Professor Rebecca Lunn MBE has been appointed BAM Nuttall / RAEng Research Chair in Biomineral Technologies for Ground Engineering.
The five-year post will see Professor Lunn working on a project that aims to use bacteria to solidify soil in order to reduce the use of cements in construction.
The project will examine and scale up microbially-induced calcite precipitation (MICP) from laboratory tests to a practical industry solution, unlocking low-carbon alternatives for industry.
The MICP process uses naturally-occurring bacteria and urea solutions injected into soil to change its properties, making the soil stronger and more stable.
The bacteria precipitate calcite, a hard mineral that binds together particles in the soil, turning loose soil into an intact rock. This technology can be used to build and repair infrastructure, minimising carbon-intensive use of cement.
Globally, a few small-scale field trials and industrial applications of the technique have been completed, however, such activities are rare and none have been conducted in the UK to-date.
Wider industrial application depends on demonstrating that in-situ injection into naturally heterogeneous on-site soils can produce a reliable, uniform construction material with the desired strength and drainage characteristics.
Professor Lunn’s research, extending her well-established partnership with BAM Nuttall, will look at how to develop the technology into a full commercial solution.
Professor Lunn said: “We want to develop sustainable earth infrastructure, such as flood embankments and coastal defences, that harness this biomineral technology to improve the properties of the existing soil; providing a durable, non-destructive alternative to traditional carbon-intensive construction methods.
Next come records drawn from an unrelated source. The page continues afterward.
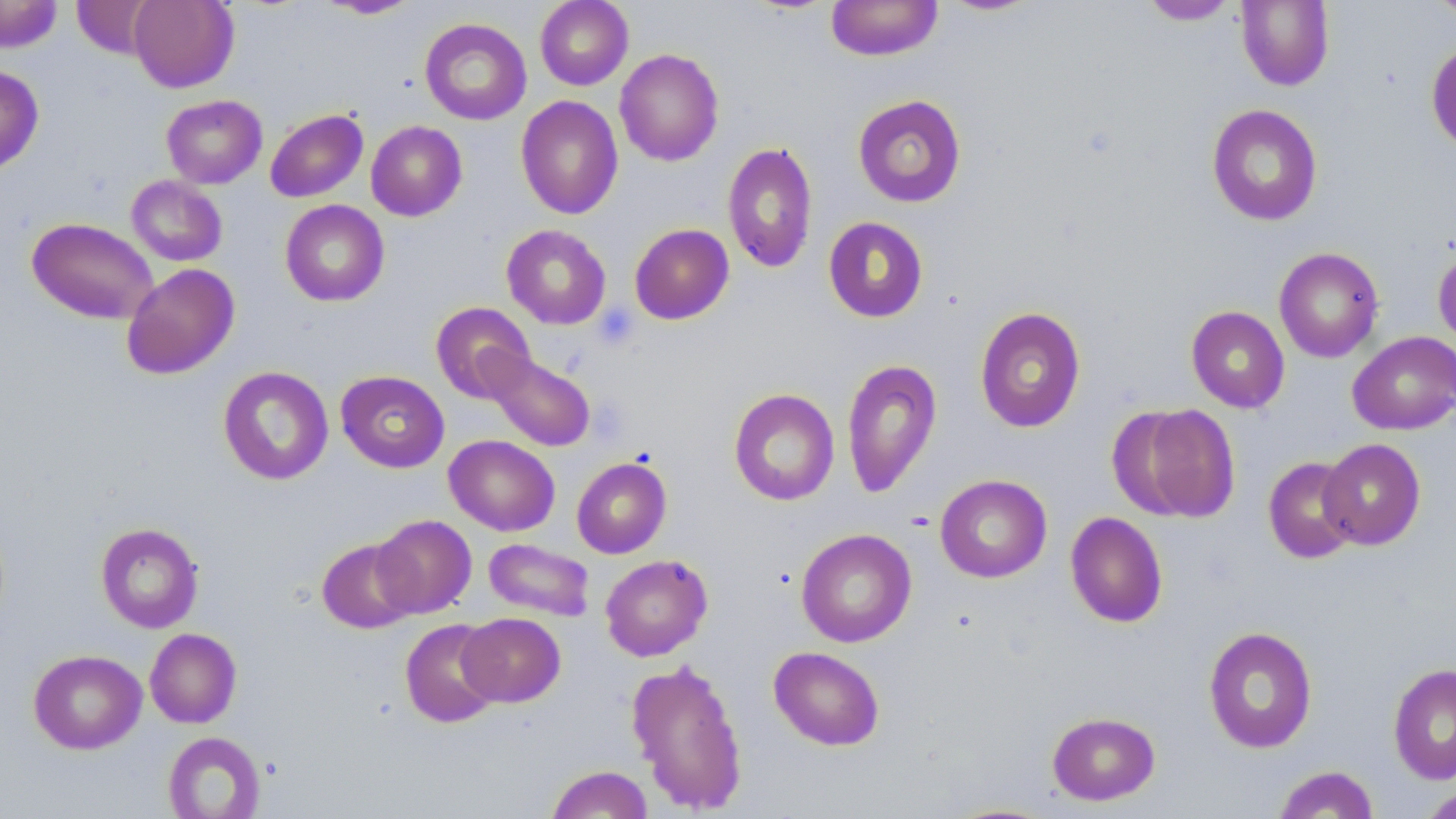
{
  "slide_level_diagnosis": "negative for blood parasites",
  "field_of_view": "single",
  "platelet_locations": "approximate bounding boxes as (x1,y1)-(x2,y2) corner pairs in pixels: (593,305)-(639,349)",
  "modality": "light microscopy",
  "uninfected_red_blood_cell_locations": "approximate bounding boxes as (x1,y1)-(x2,y2) corner pairs in pixels: (0,0)-(62,53), (72,0)-(157,58), (128,0)-(239,93), (316,0)-(421,20), (535,0)-(633,90), (827,0)-(943,61), (1139,0)-(1239,25), (1427,0)-(1456,24), (936,1)-(1045,17), (1236,1)-(1335,91), (420,18)-(532,125), (1426,40)-(1456,155), (614,48)-(724,167), (0,64)-(44,175), (852,94)-(967,208), (161,95)-(267,189), (515,95)-(624,220), (1206,104)-(1323,226), (265,108)-(368,202), (366,120)-(467,221), (722,140)-(818,274), (126,175)-(227,266), (280,200)-(389,306), (26,217)-(159,324), (823,217)-(928,323), (629,223)-(734,325), (501,224)-(612,329), (1433,246)-(1456,352), (1274,247)-(1384,363), (121,263)-(240,379), (430,302)-(536,404), (974,305)-(1086,433), (1186,306)-(1290,413), (1347,331)-(1456,435), (485,353)-(595,451), (842,358)-(942,498), (218,365)-(334,485), (335,370)-(450,473), (728,388)-(840,506), (1112,403)-(1242,523), (444,434)-(560,536), (1318,438)-(1426,550), (572,456)-(672,559), (1263,457)-(1361,564), (935,474)-(1052,583), (1065,511)-(1168,628), (372,515)-(477,618), (95,522)-(204,633), (795,528)-(917,648), (317,538)-(419,634), (483,538)-(595,622), (600,554)-(713,661), (458,612)-(565,707), (399,618)-(503,728), (1203,625)-(1318,753), (145,628)-(242,728), (768,646)-(885,751), (28,649)-(147,754), (625,657)-(749,814), (1388,662)-(1456,785), (1047,711)-(1160,806), (162,731)-(266,819), (1272,764)-(1380,818), (546,765)-(653,818), (1420,786)-(1456,819)",
  "stain": "May-Grünwald-Giemsa",
  "magnification": "1000x",
  "preparation": "thin blood film",
  "image_size": "1456×819 pixels"
}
Having collaborated with BAM Nuttall over a number of years, we share a common understanding of how to turn early-stage research into innovative construction techniques. BAM’s knowledge and experience in the infrastructure sector will allow this technology to gain early acceptance and broaden the range of applications quickly.”
BAM Nuttall Director Alasdair Henderson added: “We’re absolutely delighted that Professor Lunn will be taking up the BAM Nuttall / RAEng Research Chair. Construction has a mixed record in research and development, something that our business has worked hard to change over recent years. We know that successfully implementing innovations like MICP leads directly to improved productivity, lower carbon demand and greater economic growth, with a beneficial effect across society.”
The research will also build on Professor Lunn’s previous work applying MICP to seal rock fractures during the construction of geological disposal facilities for nuclear waste. Her group has successfully developed the technology for sealing individual fractures within the laboratory at the 1-2 metre scale. In partnership with BAM Nuttall, the Research Chair position will allow progression from these laboratory tests to field trials for rock fracture sealing.
Professor Lunn said: “As well as testing and building confidence in the technology itself, I’ll be using my time in this Research Chair to tackle the challenges related to scaling it up for industrial use.
“For example, how do you grow and transport sufficient bacteria? How do you implement the technology on site without requiring civil engineers to become microbiologists? With the support of BAM Nuttall and the Royal Academy of Engineering, I will be solving these engineering challenges and developing a low-carbon solution that can make a real difference in industry.”